Ein typisches Phänomen kommt auch im Bilderbuch-Teil zum Ausdruck, nämlich, dass das ältere Geschwisterkind plötzlich auch wieder in ein „Baby-Verhalten“ fällt. Was steckt dahinter und wie kann man dem begegnen?
Dazu gibt es viele Theorien. Eine ganz simple, die dieses Verhalten nicht unnötig pathologisiert, ist die folgende: Durch das Baby und alles, was darum herum passiert, werden Erinnerungen wach. Bestimmte Gedächtnisinhalte des älteren Kindes werden einfach reaktiviert und es wird an das heimelige Gefühl des Umsorgtwerdens und all die schönen Erfahrungen, die mit diesem Alter verbunden sind, erinnert.
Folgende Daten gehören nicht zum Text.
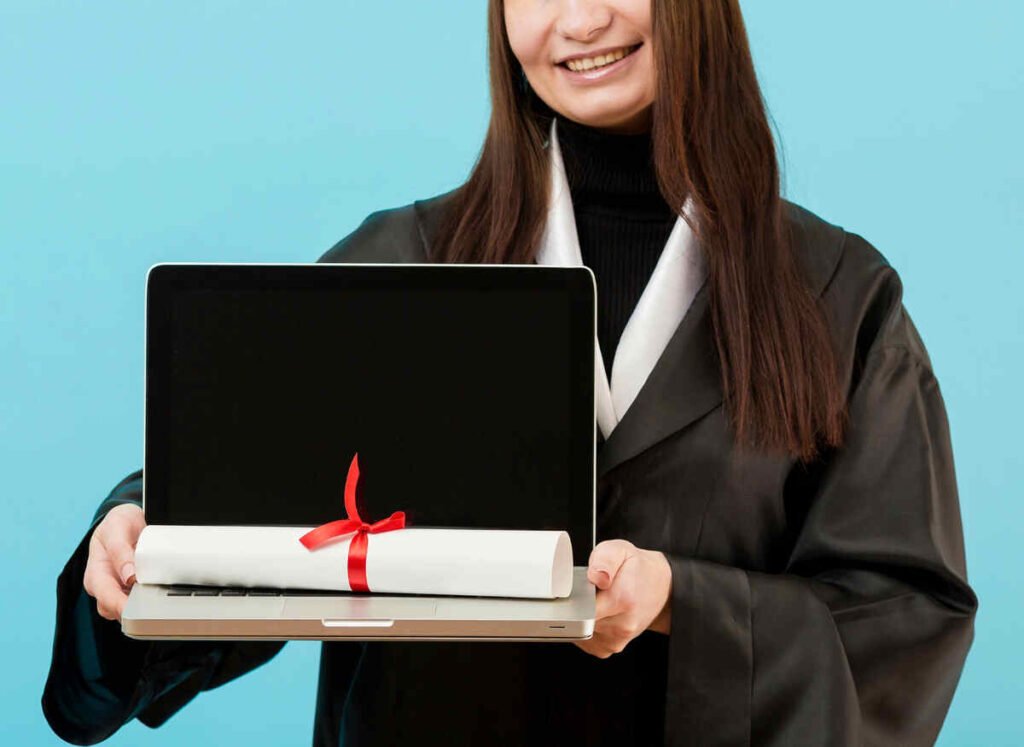 MBA Degree Online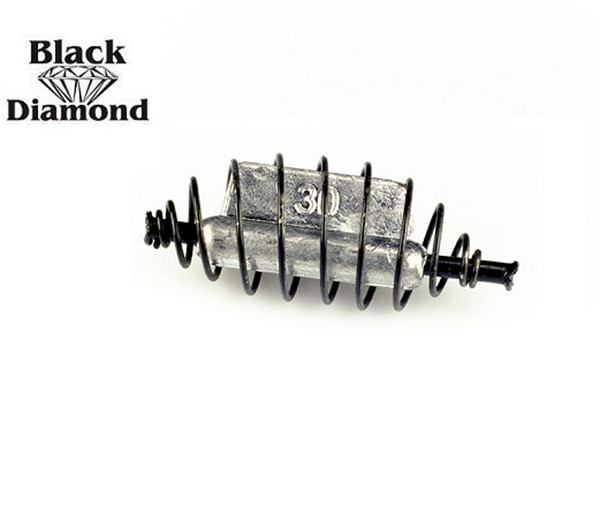 ΕΛΑΤΗΡΙΟ ΠΕΡΑΣΤΟ ΜΟΛΥΒΙΟΥ BLACK DIAMOND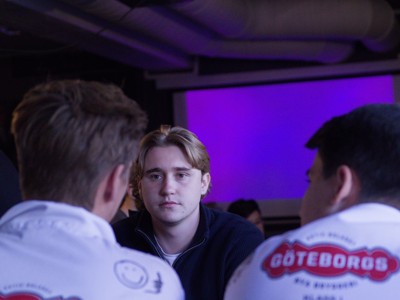 Bild från "ZKKs Karaoke Pub"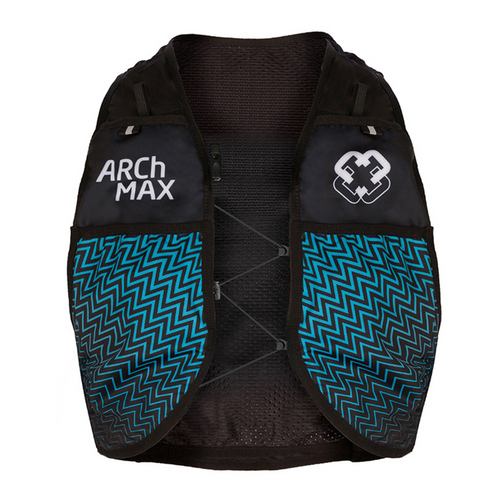 The Feed ARCh MAX Hydration Vest 6L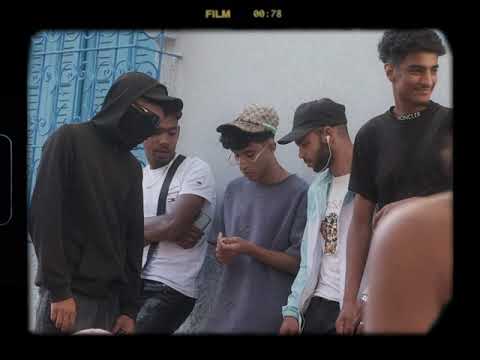 NizzyDaArtist - DND (Official Video)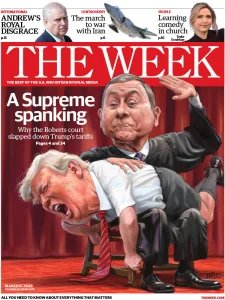 The Week USA - 03.6.2026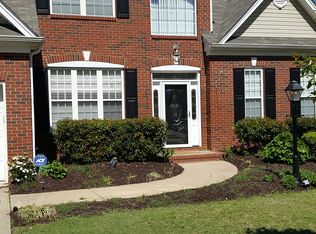 210 Water Hickory Way, Columbia, SC 29229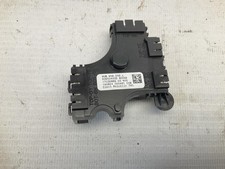 19-23 Porsche Macan Steering Wheel Electric Control Unit Basic	T
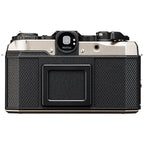 Pentax 17 Halbformat-Analogkamera Dark Silver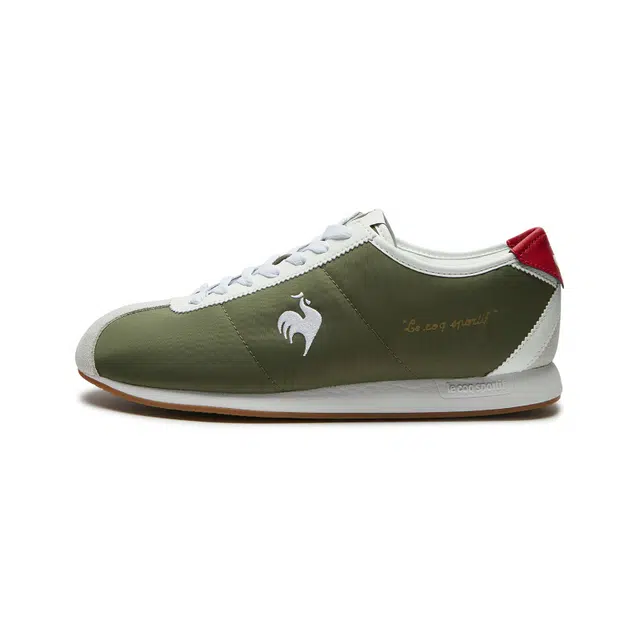 le coq sportif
So wie wir vielleicht wieder Schmetterlinge im Bauch spüren, wenn wir bestimmte Lieder hören, die uns an die Zeit des Verliebtseins erinnern. Oder beim Klassentreffen plötzlich in alte Rollen verfallen.
Viele Eltern glauben, dem sofort einen Riegel vorschieben zu müssen, damit das Kind in seiner Entwicklung nicht „zurückfällt“. Solche Ängste sind unbegründet. Wenn wir das nicht als „Rückschritt“ sehen, sondern einfach als Wunsch des älteren Kindes, sich geborgen zu fühlen und die Nähe der Eltern zu spüren, dann können wir dem mit gutem Gefühl nachgeben. Dabei darf man oft feststellen: Wenn das ältere Kind ein bisschen klein sein und Nähe tanken durfte, schlüpft es danach umso lieber wieder in die Rolle des großen Kindes.
Selbstständigkeit lässt sich nicht erzwingen, indem man diese einfordert und sich dem Kind entzieht. Sie entwickelt sich eher dadurch, dass das Bedürfnis nach Bindung gesehen und erfüllt wird und das Kind dadurch die Sicherheit bekommt, dass es nicht darum kämpfen muss.